• _Selected extract_
§
Early Monday morning I drive David to the hospital and we hope to be home by lunch time. I wait in the overcrowded and overly hot waiting room. I wait and wait. It occurs to me that I have never met this doctor and perhaps he called for me but I missed him while trying to avoid the noisy and rowdy kids playing on the floor. The hospital is remodeling and it seems that most of the hospital’s population has crowded into this dusty, dirty, dingy 12’ x 12’ room.
Finally my name is called and a short, foreign doctor rushes up to me and begins talking. I don’t understand his accent; but, since he does not take me into the conference room, I expect to hear that everything is fine. But, different words are coming out of his mouth.
What did he say? Did he say the word “tumor”? Surely that is a mistake. Did he say they are keeping him overnight for observation? When and where did he say I could see my husband?
The doctor is gone just as suddenly as he appeared and I’m left in a daze. I feel faint and confused. I have to get out of this room and away from the chaos. I’m shaking and suddenly feel hysterical. I have to calm myself. I begin walking and taking deep breaths.
Although I want and need some comfort, I decide not to call my parents and upset everyone until I know more (both of David’s parents are deceased). I call Margie and she and Rev. James rush to the hospital. While waiting for them to arrive, I am directed to another floor where David will be admitted. I wait. I notice it is raining and the drops running down the dirty windows match the ones running down my cheeks.
§
• _Required tasks_
[a] Answer these questions from the hospital account.
(i) What are the dimensions of the waiting room?
(ii) What word does the narrator wonder whether the doctor said?
(iii) Who rushes to the hospital after the narrator makes a call?
[b] In the hospital account, write out the passage between "Finally my name" and "see my husband?", inclusive, and swap "conference room" for "consultation room".
[c] List every person the hospital account mentions by name.
The records that follow are separate material and are not connected to the hospital account.
§
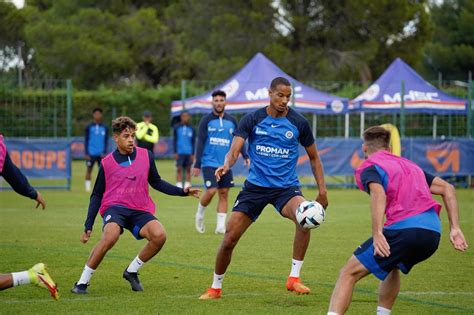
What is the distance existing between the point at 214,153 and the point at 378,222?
9.19 m

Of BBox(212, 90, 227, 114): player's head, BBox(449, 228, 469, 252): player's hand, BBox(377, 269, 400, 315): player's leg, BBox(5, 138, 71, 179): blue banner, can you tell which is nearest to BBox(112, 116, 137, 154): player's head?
BBox(377, 269, 400, 315): player's leg

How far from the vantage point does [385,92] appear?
2895cm

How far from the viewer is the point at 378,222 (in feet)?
22.8

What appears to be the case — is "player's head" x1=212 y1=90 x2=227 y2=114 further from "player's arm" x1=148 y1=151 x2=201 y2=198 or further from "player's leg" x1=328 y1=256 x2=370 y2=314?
"player's leg" x1=328 y1=256 x2=370 y2=314

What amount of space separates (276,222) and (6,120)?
1249 centimetres

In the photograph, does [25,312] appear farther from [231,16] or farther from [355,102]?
[231,16]

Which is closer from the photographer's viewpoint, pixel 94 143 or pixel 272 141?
pixel 272 141

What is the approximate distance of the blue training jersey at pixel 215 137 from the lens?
1581 centimetres

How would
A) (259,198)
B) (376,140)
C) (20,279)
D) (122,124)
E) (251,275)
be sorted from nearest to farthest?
(376,140) → (20,279) → (259,198) → (122,124) → (251,275)

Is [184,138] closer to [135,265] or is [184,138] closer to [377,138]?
[135,265]

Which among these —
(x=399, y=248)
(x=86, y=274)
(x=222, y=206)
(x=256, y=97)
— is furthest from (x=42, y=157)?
(x=399, y=248)

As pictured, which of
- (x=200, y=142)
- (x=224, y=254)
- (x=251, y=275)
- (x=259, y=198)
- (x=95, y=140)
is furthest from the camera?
(x=95, y=140)

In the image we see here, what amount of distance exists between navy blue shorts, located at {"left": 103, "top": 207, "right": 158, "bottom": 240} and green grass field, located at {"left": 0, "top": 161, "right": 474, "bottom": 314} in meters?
0.69

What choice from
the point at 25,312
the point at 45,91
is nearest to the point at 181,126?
the point at 45,91
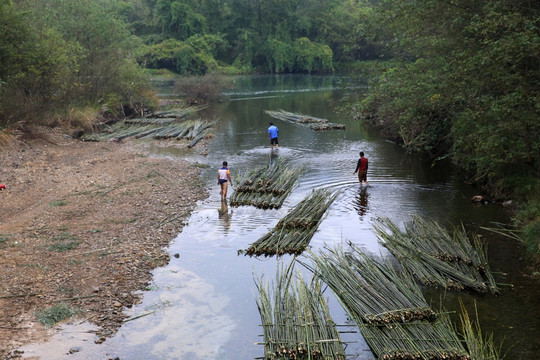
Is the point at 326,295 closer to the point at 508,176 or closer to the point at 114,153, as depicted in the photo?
the point at 508,176

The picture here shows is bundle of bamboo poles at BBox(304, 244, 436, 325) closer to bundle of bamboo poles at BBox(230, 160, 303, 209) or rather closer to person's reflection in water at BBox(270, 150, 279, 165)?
bundle of bamboo poles at BBox(230, 160, 303, 209)

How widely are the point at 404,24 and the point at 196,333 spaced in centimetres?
1750

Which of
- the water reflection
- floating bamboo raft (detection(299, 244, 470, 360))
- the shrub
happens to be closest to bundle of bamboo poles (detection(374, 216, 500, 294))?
floating bamboo raft (detection(299, 244, 470, 360))

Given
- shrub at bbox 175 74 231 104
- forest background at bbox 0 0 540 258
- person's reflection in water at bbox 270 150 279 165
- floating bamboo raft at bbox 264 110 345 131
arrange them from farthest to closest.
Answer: shrub at bbox 175 74 231 104 < floating bamboo raft at bbox 264 110 345 131 < person's reflection in water at bbox 270 150 279 165 < forest background at bbox 0 0 540 258

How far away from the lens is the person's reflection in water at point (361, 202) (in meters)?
18.0

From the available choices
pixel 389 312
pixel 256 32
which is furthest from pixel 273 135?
pixel 256 32

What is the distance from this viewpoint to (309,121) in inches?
1519

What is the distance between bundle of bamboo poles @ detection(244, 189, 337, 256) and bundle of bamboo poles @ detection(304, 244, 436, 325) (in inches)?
56.1

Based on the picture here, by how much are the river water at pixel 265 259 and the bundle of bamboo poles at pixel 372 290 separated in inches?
21.2

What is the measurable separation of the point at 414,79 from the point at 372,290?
12.8 m

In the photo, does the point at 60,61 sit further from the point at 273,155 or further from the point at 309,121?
the point at 309,121

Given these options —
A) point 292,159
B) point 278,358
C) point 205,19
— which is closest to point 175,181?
point 292,159

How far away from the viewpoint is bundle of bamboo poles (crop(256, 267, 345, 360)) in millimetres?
8609

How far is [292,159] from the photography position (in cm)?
2697
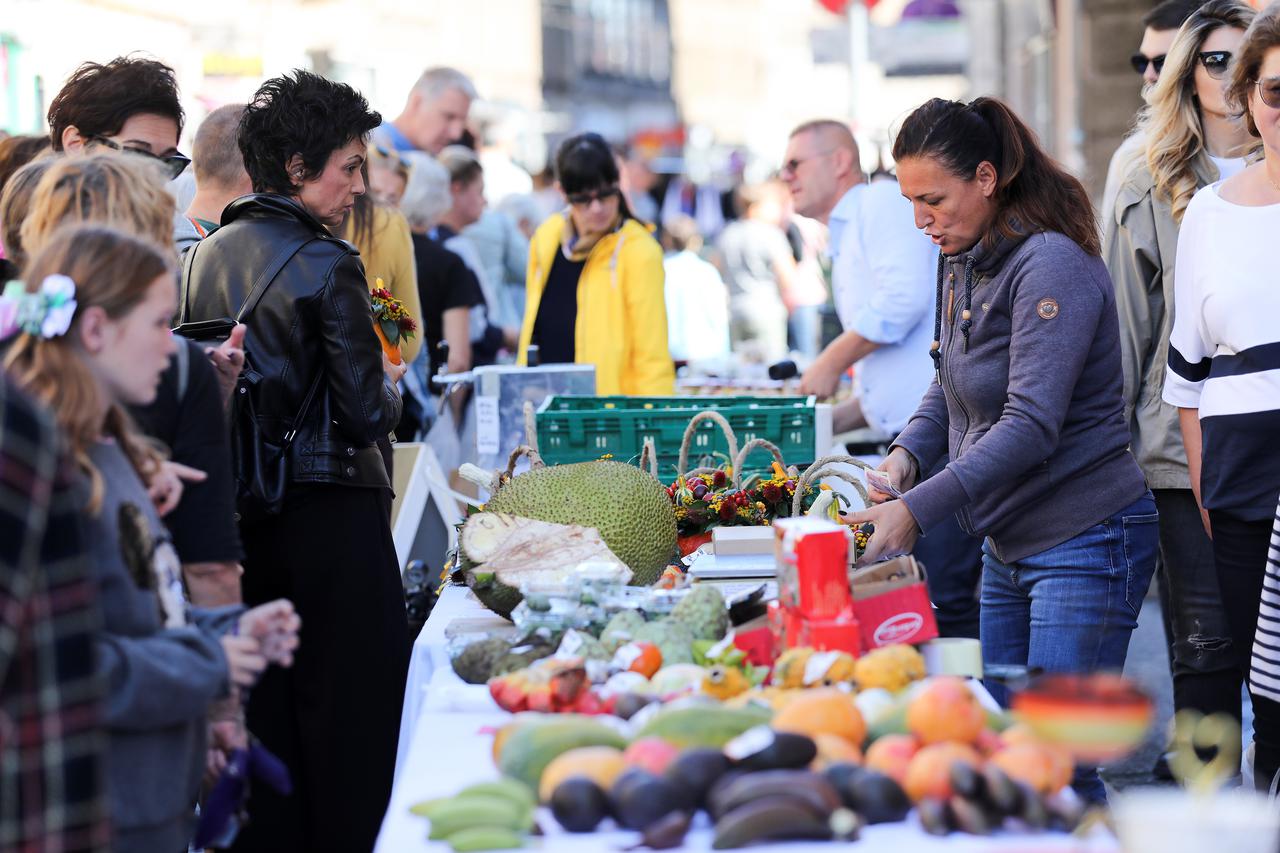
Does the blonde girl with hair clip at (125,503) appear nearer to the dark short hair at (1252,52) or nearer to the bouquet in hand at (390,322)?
the bouquet in hand at (390,322)

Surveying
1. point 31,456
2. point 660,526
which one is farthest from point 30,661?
point 660,526

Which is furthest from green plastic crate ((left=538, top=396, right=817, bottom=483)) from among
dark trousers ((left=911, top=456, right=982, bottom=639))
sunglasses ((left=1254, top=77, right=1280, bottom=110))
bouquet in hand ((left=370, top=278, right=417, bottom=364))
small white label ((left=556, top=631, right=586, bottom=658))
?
sunglasses ((left=1254, top=77, right=1280, bottom=110))

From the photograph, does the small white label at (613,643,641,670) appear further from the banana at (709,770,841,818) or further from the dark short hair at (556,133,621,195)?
the dark short hair at (556,133,621,195)

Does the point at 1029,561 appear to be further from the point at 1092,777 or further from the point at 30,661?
the point at 30,661

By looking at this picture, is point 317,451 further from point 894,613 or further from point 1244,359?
point 1244,359

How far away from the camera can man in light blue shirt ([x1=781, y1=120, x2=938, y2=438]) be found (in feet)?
17.7

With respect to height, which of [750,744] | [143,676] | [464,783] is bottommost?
[464,783]

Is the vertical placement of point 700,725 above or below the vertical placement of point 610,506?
below

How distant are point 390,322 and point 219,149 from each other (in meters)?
0.73

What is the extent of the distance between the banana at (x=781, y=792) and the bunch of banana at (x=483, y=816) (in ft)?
0.86

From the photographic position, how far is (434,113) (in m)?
7.62

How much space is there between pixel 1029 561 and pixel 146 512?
1.84 metres

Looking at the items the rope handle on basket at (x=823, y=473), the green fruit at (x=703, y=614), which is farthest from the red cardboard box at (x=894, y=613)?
the rope handle on basket at (x=823, y=473)

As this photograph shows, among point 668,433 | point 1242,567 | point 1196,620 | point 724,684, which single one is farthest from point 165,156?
point 1196,620
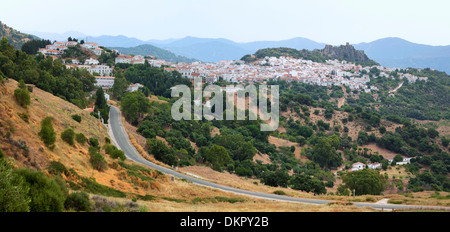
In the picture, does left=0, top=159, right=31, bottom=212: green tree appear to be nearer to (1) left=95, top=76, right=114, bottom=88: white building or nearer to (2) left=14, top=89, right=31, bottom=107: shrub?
(2) left=14, top=89, right=31, bottom=107: shrub

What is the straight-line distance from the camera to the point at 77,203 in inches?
332

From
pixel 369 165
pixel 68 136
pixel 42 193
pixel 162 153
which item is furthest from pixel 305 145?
pixel 42 193

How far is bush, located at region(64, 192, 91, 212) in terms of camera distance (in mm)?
8344

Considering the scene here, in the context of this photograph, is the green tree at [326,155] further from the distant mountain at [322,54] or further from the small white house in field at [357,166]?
→ the distant mountain at [322,54]

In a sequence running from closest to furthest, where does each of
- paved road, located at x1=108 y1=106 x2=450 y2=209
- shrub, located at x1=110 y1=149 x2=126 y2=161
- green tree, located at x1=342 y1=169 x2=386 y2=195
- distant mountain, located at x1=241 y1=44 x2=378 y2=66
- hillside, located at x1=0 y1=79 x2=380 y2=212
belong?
hillside, located at x1=0 y1=79 x2=380 y2=212
paved road, located at x1=108 y1=106 x2=450 y2=209
shrub, located at x1=110 y1=149 x2=126 y2=161
green tree, located at x1=342 y1=169 x2=386 y2=195
distant mountain, located at x1=241 y1=44 x2=378 y2=66

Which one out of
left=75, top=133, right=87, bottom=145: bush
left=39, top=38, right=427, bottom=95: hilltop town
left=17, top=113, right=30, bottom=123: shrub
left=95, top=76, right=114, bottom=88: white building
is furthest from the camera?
left=39, top=38, right=427, bottom=95: hilltop town

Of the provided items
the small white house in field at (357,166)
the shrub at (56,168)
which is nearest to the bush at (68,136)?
the shrub at (56,168)

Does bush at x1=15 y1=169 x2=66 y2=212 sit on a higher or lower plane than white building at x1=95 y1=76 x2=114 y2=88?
lower

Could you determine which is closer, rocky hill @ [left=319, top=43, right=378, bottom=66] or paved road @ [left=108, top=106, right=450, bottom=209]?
paved road @ [left=108, top=106, right=450, bottom=209]

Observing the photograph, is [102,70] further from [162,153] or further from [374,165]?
[374,165]

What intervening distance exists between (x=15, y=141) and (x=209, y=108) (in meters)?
38.2

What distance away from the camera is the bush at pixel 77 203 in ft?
27.4

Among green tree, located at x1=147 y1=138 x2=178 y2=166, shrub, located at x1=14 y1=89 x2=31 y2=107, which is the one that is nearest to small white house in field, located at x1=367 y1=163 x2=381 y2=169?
green tree, located at x1=147 y1=138 x2=178 y2=166

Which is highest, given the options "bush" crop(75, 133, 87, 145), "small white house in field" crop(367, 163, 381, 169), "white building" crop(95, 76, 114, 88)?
§
• _Replies_
[a]
(i) 12’ x 12’
(ii) “Tumor”
(iii) Margie and Rev. James

[b]
Finally my name is called and a short, foreign doctor rushes up to me and begins talking. I don’t understand his accent; but, since he does not take me into the consultation room, I expect to hear that everything is fine. But, different words are coming out of his mouth.
What did he say? Did he say the word “tumor”? Surely that is a mistake. Did he say they are keeping him overnight for observation? When and where did he say I could see my husband?

[c] David, Margie, Rev. James